** Start EXCERPTED TEXT **
Immediately preceding a Change of Control, all unvested Warrants will be deemed
earned and vested as if all targets were achieved. The strike price of such
Warrants not previously vested shall be the 20-day average immediately preceding
the Change of Control. In addition a bonus will be paid as though the full year
target was earned. Change of Control shall mean that (i) Vincent Wasik shall
cease to hold his position as the Company's Chairman of the Board, or (ii) TH
Lee Putnam Ventures, and its related entities, shall sell more that twenty
percent (20%) of the securities of Velocity Express Corporation owned by it as
of the date of this Agreement, or (iii) Employee is required to use as his main
office a location outside of Fairfield County Connecticut or Manhattan, New
York.

        Article 6. Nondisclosure
        6.01. Except as permitted or directed by the Company or as may be
required in the proper discharge of Employee's employment hereunder, Employee
shall not, during the Term or at any time thereafter, as defined in section
6.03,divulge, furnish or make accessible to anyone or use in any way

                                        4

<PAGE>

any confidential, trade secret or proprietary information of the Company,
including without limitation, customer lists, customer files or information,
planning and financial information, contracts, sales and marketing information,
business strategy or opportunities for new or developing business, which
Employee has prepared, acquired or become acquainted with during his employment
by the Company. Upon termination of Employee's employment for any reason,
Employee shall promptly return to the Company all such confidential, trade
secret and proprietary information, including all copies thereof, then in
Employee's possession, control or influence, whether prepared by Employee or
others.
        6.02. The Employee understands and agrees that any violation of this
Article 6 while employed by the Company may result in immediate disciplinary
action by the Company, including termination of employment.
        6.03. The provisions of this Article 6 shall survive termination of this
Agreement and will continue during the period of any severance or termination
payments.

        Article 7. Miscellaneous
        7.01. Governing Law. This Agreement shall be governed and construed
according to the laws of the State of Connecticut without regard to conflicts of
law provisions. The parties further agree that all legal actions hereunder shall
only be brought in an appropriate Connecticut court and both parties hereby
consent to such exclusive jurisdiction.
        7.02. Successors. This Agreement is personal to Employee and Employee
may not assign or transfer any part of his rights or duties hereunder, or any
compensation due to him hereunder, to any other person or entity. This Agreement
may be assigned by the Company and the Company may require any successors or
assigns to expressly assume and agree to perform the Company's obligations under
this Agreement.
** End EXCERPTED TEXT **
- _SET TASK_
Could you carry on the employment agreement above from the point where it stops?
** Start ENTRIES **
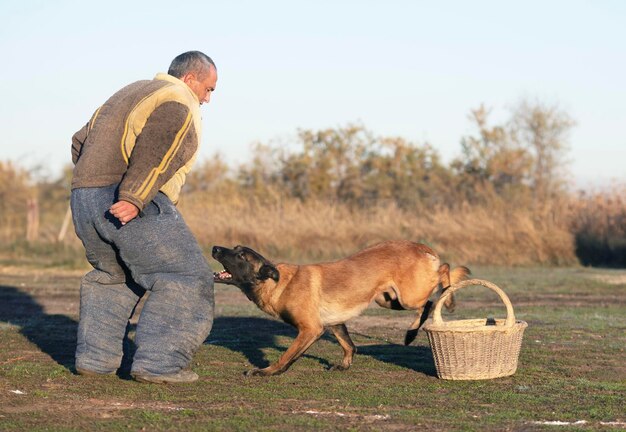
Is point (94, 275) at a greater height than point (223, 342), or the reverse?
point (94, 275)

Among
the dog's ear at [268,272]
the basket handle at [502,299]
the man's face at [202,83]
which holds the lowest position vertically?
the basket handle at [502,299]

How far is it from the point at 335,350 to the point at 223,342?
1315 millimetres

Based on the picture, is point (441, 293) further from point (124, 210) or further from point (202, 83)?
point (124, 210)

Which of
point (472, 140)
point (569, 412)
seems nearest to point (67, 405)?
point (569, 412)

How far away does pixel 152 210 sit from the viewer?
24.7ft

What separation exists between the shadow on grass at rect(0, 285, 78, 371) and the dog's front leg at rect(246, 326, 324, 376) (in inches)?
66.5

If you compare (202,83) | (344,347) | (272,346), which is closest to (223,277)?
(344,347)

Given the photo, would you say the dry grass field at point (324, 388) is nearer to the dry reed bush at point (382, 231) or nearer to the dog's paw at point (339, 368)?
the dog's paw at point (339, 368)

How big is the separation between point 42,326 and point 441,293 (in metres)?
5.15

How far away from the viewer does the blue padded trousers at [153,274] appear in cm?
745

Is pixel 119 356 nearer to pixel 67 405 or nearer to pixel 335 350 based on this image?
pixel 67 405

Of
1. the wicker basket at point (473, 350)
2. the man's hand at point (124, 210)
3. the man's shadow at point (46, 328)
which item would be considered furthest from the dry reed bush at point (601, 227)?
the man's hand at point (124, 210)

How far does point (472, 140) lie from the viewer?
38344 millimetres

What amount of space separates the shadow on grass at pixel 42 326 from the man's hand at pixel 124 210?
6.16 ft
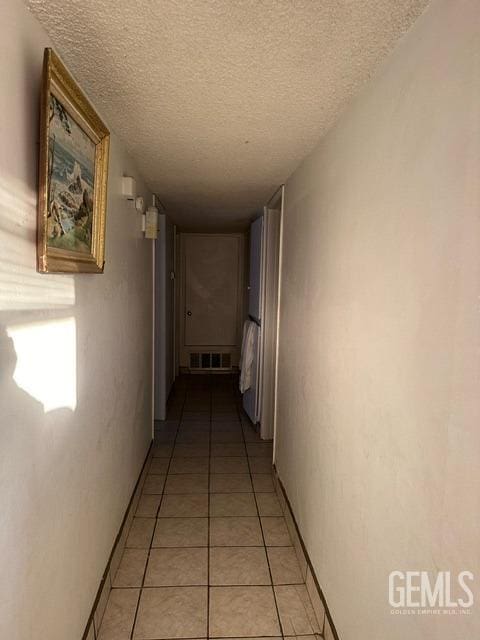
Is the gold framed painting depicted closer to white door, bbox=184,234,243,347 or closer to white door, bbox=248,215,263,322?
white door, bbox=248,215,263,322

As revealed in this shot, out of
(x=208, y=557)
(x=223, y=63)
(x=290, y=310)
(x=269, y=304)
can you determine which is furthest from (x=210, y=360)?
(x=223, y=63)

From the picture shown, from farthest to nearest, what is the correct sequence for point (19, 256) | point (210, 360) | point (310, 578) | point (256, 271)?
point (210, 360) < point (256, 271) < point (310, 578) < point (19, 256)

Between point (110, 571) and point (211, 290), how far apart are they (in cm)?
435

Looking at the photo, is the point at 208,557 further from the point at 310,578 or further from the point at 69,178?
the point at 69,178

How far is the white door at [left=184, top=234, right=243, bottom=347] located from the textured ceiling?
376cm

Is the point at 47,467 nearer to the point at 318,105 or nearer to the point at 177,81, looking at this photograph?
the point at 177,81

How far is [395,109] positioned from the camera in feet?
3.44

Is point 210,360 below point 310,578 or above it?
above

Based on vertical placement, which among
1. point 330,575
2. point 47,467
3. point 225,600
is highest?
point 47,467

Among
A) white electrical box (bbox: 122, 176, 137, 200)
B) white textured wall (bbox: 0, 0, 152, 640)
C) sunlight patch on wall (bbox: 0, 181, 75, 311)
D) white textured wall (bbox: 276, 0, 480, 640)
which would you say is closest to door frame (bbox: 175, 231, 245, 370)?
white electrical box (bbox: 122, 176, 137, 200)

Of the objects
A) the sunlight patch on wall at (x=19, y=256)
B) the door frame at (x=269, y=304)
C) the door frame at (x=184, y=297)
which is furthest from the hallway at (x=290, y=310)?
the door frame at (x=184, y=297)

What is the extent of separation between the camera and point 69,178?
1131mm

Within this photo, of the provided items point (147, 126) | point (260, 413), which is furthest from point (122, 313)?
point (260, 413)

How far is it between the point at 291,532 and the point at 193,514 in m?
0.61
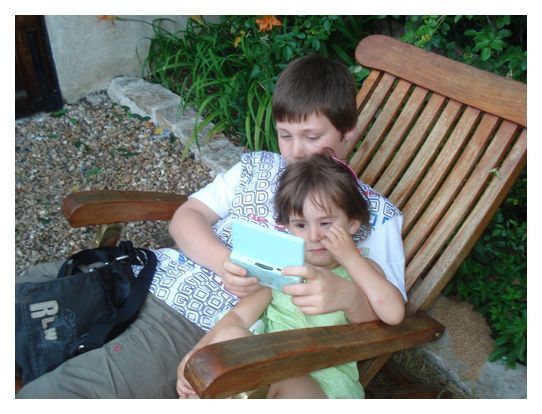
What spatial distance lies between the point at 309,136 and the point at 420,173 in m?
0.54

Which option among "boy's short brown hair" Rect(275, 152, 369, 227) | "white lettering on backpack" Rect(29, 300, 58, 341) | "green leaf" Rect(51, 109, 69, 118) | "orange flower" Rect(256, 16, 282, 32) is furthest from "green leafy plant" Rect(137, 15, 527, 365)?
"white lettering on backpack" Rect(29, 300, 58, 341)

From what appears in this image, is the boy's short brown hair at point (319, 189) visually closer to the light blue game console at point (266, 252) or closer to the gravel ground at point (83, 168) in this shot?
the light blue game console at point (266, 252)

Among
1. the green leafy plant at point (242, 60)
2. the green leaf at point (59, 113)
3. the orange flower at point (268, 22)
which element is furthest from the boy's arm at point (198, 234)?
the green leaf at point (59, 113)

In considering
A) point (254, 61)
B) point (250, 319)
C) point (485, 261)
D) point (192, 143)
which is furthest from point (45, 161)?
point (485, 261)

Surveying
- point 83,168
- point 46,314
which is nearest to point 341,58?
point 83,168

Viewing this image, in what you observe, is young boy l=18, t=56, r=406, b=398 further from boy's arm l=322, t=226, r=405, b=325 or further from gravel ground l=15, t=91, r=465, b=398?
gravel ground l=15, t=91, r=465, b=398

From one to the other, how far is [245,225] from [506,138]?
3.45ft

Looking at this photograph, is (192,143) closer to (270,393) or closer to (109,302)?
(109,302)

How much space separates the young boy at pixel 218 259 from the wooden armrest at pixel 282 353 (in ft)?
0.29

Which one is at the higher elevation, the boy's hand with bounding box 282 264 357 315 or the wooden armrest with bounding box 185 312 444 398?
the boy's hand with bounding box 282 264 357 315

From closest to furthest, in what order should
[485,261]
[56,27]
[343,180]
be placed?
[343,180] → [485,261] → [56,27]

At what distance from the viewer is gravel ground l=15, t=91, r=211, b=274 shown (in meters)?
3.51

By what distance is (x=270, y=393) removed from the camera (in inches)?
72.0

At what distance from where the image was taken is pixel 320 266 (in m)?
2.02
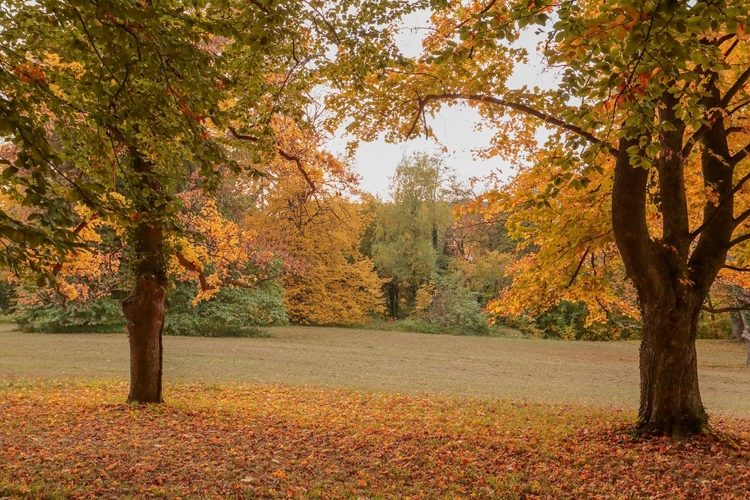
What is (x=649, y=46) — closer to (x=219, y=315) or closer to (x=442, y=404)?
(x=442, y=404)

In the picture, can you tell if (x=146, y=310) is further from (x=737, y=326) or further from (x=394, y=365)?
(x=737, y=326)

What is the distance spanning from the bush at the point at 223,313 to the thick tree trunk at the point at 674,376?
68.9 feet

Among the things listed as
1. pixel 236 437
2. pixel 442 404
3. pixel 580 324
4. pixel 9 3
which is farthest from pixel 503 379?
pixel 580 324

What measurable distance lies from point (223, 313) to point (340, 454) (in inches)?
790

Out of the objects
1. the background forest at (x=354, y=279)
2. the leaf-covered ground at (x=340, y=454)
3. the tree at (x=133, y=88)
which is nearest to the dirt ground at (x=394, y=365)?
the background forest at (x=354, y=279)

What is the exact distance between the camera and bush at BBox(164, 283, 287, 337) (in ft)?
82.9

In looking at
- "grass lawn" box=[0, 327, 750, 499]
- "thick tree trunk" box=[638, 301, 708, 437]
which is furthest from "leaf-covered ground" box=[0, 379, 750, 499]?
"thick tree trunk" box=[638, 301, 708, 437]

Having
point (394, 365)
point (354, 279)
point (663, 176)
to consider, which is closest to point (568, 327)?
point (354, 279)

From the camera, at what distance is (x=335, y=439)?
7281mm

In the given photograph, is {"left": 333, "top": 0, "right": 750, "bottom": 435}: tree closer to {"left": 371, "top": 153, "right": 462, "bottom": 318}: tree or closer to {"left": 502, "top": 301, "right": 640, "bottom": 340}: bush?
{"left": 502, "top": 301, "right": 640, "bottom": 340}: bush

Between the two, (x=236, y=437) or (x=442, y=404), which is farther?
(x=442, y=404)

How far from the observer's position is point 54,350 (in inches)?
736

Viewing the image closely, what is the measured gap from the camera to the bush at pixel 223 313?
25.3 m

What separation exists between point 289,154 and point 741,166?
743cm
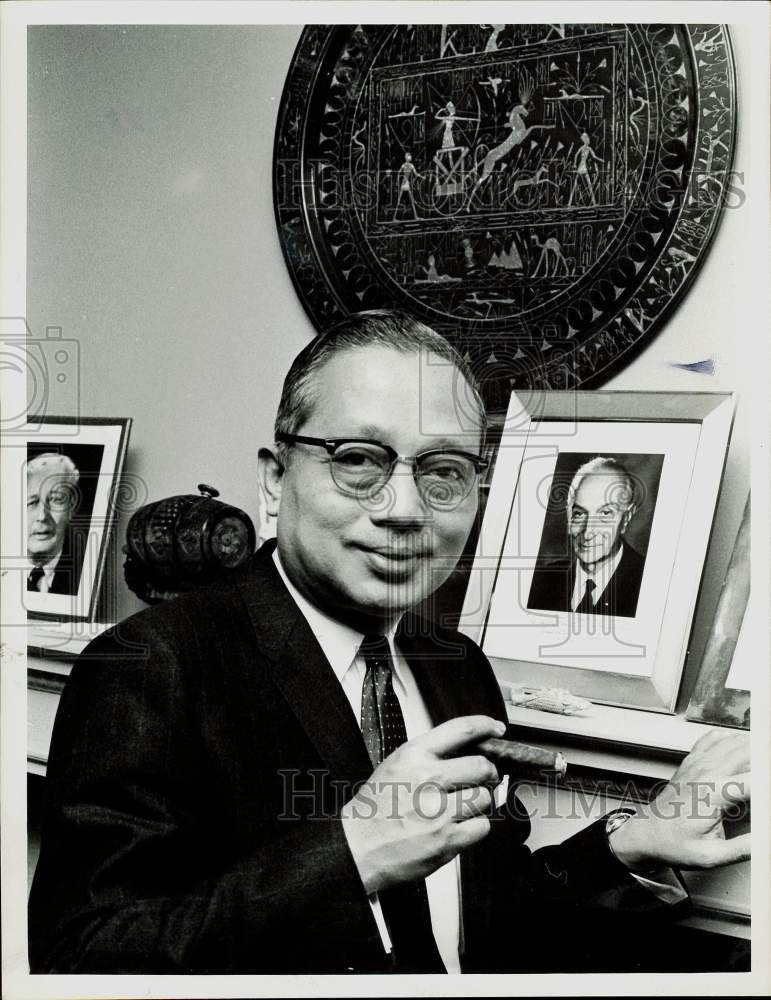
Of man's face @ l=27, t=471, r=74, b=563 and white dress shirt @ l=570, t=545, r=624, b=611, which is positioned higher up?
man's face @ l=27, t=471, r=74, b=563

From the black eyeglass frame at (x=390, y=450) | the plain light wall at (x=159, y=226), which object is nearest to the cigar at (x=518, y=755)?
the black eyeglass frame at (x=390, y=450)

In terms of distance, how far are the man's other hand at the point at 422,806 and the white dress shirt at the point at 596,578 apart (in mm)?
204

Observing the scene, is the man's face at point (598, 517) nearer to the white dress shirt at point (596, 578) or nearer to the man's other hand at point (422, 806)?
the white dress shirt at point (596, 578)

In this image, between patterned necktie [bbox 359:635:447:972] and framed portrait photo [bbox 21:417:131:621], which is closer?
patterned necktie [bbox 359:635:447:972]

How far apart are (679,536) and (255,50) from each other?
879mm

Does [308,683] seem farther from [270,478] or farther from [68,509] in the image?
[68,509]

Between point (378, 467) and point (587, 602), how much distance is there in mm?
328

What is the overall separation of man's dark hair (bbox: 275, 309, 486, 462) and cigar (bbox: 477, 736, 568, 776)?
41 cm

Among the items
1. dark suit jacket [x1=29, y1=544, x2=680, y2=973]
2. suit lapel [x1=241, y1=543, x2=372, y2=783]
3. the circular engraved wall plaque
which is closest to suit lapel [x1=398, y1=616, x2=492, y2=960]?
dark suit jacket [x1=29, y1=544, x2=680, y2=973]

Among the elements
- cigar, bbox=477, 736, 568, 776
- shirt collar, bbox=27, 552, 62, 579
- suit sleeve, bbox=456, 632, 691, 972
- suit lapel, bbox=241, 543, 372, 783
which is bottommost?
suit sleeve, bbox=456, 632, 691, 972

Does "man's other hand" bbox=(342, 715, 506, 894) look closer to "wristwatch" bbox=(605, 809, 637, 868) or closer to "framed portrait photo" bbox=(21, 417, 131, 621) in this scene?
"wristwatch" bbox=(605, 809, 637, 868)

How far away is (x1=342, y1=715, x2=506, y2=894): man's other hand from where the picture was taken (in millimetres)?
1193

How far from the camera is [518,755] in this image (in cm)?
Answer: 123

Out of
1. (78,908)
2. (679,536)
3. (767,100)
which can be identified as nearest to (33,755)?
(78,908)
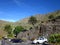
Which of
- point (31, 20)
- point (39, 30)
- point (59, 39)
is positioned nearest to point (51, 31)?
point (39, 30)

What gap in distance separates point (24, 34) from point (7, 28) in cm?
4202

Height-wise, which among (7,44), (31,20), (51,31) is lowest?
(7,44)

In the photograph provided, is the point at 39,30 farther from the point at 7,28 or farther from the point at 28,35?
the point at 7,28

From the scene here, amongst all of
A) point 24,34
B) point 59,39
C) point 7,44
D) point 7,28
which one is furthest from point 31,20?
point 7,44

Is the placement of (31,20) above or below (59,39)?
above

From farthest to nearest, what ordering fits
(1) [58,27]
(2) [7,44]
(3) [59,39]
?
(1) [58,27] < (3) [59,39] < (2) [7,44]

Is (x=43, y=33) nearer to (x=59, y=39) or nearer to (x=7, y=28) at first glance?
(x=59, y=39)

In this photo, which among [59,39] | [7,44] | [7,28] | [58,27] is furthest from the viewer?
[7,28]

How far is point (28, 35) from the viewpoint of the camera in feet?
231

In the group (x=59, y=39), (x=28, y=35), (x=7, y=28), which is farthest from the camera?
(x=7, y=28)

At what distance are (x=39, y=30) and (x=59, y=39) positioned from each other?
130 ft

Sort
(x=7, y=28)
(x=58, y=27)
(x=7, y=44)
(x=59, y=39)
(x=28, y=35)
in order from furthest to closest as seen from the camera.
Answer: (x=7, y=28) < (x=28, y=35) < (x=58, y=27) < (x=59, y=39) < (x=7, y=44)

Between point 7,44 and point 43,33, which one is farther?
point 43,33

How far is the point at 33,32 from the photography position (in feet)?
231
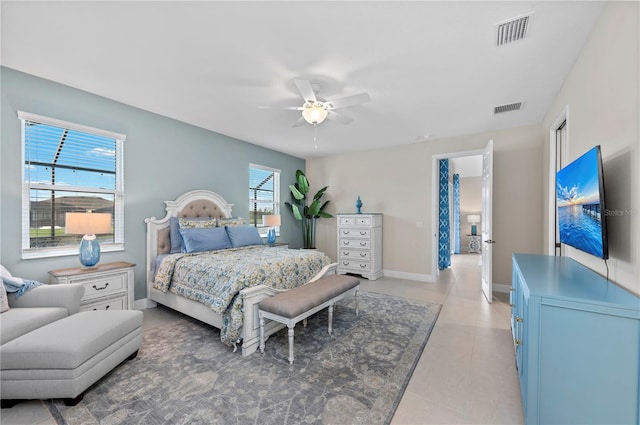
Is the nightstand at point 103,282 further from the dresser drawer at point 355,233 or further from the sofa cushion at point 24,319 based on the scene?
the dresser drawer at point 355,233

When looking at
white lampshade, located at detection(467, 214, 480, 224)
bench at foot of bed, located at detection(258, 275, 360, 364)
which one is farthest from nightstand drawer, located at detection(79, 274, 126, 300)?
white lampshade, located at detection(467, 214, 480, 224)

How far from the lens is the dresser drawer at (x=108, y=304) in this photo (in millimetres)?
2715

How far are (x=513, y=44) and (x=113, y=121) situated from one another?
4.33 m

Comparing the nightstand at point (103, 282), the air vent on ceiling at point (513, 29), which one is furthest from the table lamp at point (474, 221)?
the nightstand at point (103, 282)

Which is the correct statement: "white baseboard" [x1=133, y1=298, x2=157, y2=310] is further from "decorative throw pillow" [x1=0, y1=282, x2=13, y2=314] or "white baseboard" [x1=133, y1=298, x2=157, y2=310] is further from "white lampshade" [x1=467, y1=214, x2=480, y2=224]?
"white lampshade" [x1=467, y1=214, x2=480, y2=224]

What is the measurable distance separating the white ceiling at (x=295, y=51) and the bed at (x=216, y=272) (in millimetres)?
1542

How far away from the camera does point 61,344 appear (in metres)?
1.73

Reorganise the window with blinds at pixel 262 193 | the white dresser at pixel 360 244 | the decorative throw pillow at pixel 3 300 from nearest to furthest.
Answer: the decorative throw pillow at pixel 3 300 < the white dresser at pixel 360 244 < the window with blinds at pixel 262 193

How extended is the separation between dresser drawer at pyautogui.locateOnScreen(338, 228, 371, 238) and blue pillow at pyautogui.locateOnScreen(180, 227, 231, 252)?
2.44 meters

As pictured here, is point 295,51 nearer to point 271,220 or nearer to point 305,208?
point 271,220

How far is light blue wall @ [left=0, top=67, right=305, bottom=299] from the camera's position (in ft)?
8.38

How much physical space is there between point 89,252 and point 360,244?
411cm

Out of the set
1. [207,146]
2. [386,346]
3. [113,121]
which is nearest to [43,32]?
[113,121]

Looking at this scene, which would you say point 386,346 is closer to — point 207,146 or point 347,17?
point 347,17
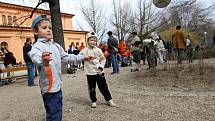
** End ENTRIES **
- _OUTPUT FOR THIS EXERCISE_
        7.03. Waiver. The waiver by the Company of the breach or nonperformance
of any provision of this Agreement by Employee will not operate or be construed
as a waiver of any future breach or nonperformance under any such provision of
this Agreement or any similar agreement with any other employee.
        7.04. Modification. This Agreement supersedes and replaces any and all
prior oral or written understandings or agreements, if any, between the parties
relating to the subject matter of this Agreement, which are hereby revoked.
Additionally, the severance provisions of Article 5 supersede and replace all
rights Employee may otherwise have under the Company's regular severance or
termination policies. The parties agree that this Agreement (a) is the entire
understanding and agreement between the parties and (b) is the complete and
exclusive statement of the terms and conditions thereof, and there are no other
written or oral agreements in regard to the subject matter of this Agreement.
This Agreement shall not be changed or modified except by a written document
signed by the parties hereto.

                                        5

<PAGE>

        IN WITNESS WHEREOF the following parties have executed the above
instrument the day and year first above written.

                                             Velocity Express, Inc.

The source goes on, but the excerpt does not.